[WHAT NEEDS TO BE DONE] Output the material below in its entirety, exactly as given.

>> begin

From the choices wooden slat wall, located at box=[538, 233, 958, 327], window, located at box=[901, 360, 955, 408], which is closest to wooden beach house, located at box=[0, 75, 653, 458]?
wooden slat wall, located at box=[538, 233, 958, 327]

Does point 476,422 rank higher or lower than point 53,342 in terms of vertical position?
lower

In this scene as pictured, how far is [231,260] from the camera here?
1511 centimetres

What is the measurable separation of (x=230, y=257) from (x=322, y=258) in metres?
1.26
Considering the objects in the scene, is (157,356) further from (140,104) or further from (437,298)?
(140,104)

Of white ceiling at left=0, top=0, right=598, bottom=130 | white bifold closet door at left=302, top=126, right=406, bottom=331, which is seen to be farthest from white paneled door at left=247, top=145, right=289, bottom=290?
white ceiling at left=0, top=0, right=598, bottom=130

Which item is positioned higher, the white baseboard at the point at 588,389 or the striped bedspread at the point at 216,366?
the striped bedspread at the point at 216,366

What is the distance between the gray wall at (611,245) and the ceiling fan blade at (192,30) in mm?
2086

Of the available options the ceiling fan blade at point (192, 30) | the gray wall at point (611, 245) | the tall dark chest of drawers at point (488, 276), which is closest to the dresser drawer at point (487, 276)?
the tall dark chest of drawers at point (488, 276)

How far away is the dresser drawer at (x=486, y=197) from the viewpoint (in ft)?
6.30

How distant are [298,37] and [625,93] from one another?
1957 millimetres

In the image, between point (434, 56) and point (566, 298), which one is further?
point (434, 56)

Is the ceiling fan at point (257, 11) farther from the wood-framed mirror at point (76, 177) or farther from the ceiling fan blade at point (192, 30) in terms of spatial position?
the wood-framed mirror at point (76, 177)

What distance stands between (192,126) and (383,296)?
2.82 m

>> end

[CORRECT ANSWER]
From the choices wooden slat wall, located at box=[538, 233, 958, 327], window, located at box=[901, 360, 955, 408], which is closest to wooden beach house, located at box=[0, 75, 653, 458]?
wooden slat wall, located at box=[538, 233, 958, 327]

Does point 476,422 rank higher or lower than point 53,342 in terms of vertical position?
lower

In this scene as pictured, how far is [231,260] from the camera here?
1511 centimetres

What is the measurable separation of (x=230, y=257) from (x=322, y=258) in metres?
1.26
Considering the objects in the scene, is (157,356) further from (140,104) or further from (437,298)?
(140,104)

Of white ceiling at left=0, top=0, right=598, bottom=130 | white bifold closet door at left=302, top=126, right=406, bottom=331, which is seen to be farthest from white paneled door at left=247, top=145, right=289, bottom=290?
white ceiling at left=0, top=0, right=598, bottom=130

Which item is positioned higher, the white baseboard at the point at 588,389 or the striped bedspread at the point at 216,366?
the striped bedspread at the point at 216,366

What is the distance between the gray wall at (611,245) and the ceiling fan blade at (192,30) in mm?
2086

Of the available options the ceiling fan blade at point (192, 30) | the gray wall at point (611, 245) | the tall dark chest of drawers at point (488, 276), which is closest to the dresser drawer at point (487, 276)?
the tall dark chest of drawers at point (488, 276)

How far away is the dresser drawer at (x=486, y=197) from the viewpoint (in ft)?
6.30

How distant are [298,37] and [625,93] from one another?
1957 millimetres

In the image, between point (434, 56) and point (566, 298), which one is further?
point (434, 56)

Is the ceiling fan at point (257, 11) farther from the wood-framed mirror at point (76, 177) or farther from the ceiling fan blade at point (192, 30) in terms of spatial position?
the wood-framed mirror at point (76, 177)

What distance stands between (192,126) and (383,296)?
2.82 m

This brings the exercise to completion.